For a second, I understood. They were brand-new to me when I moved to Manhattan—biscuits or beignets being our breakfast fare. Then the oddness of his remark struck me. “It’s just bread,” I almost said but quickly realized that in a life so at the mercy of others, one would grab control wherever one could. I gave him a dollar from the ones I had folded and tucked in the hidden pocket of my running shorts, as I heard Ruth’s voice in my head saying, “They’ll just drink your money up.” But what did she know?
Turning around at Seventy-second Street to head back uptown, I decided that I would do everything I could to see Andrew a lot before he left.
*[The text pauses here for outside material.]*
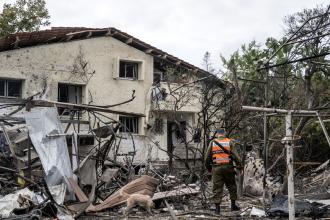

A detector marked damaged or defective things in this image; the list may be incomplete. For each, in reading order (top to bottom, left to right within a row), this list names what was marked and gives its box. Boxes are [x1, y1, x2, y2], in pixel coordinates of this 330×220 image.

shattered window [120, 61, 138, 79]
shattered window [0, 78, 21, 97]
shattered window [119, 116, 139, 133]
I hated Lily Creed for getting to go with him. But maybe he’d get really sick of her there. And maybe we’d have sex a lot before he went, even though he seemed to keep avoiding us doing that, which I could not figure out. But maybe he’d change and we would. Tons of it. Tons of solidifying, unifying, glorifying sex that he’d think about nonstop while he was gone, so he’d come back to me, having forgotten all about Lily Creed, and we’d be together forever, in perpetuity. That’s what I decided had to happen.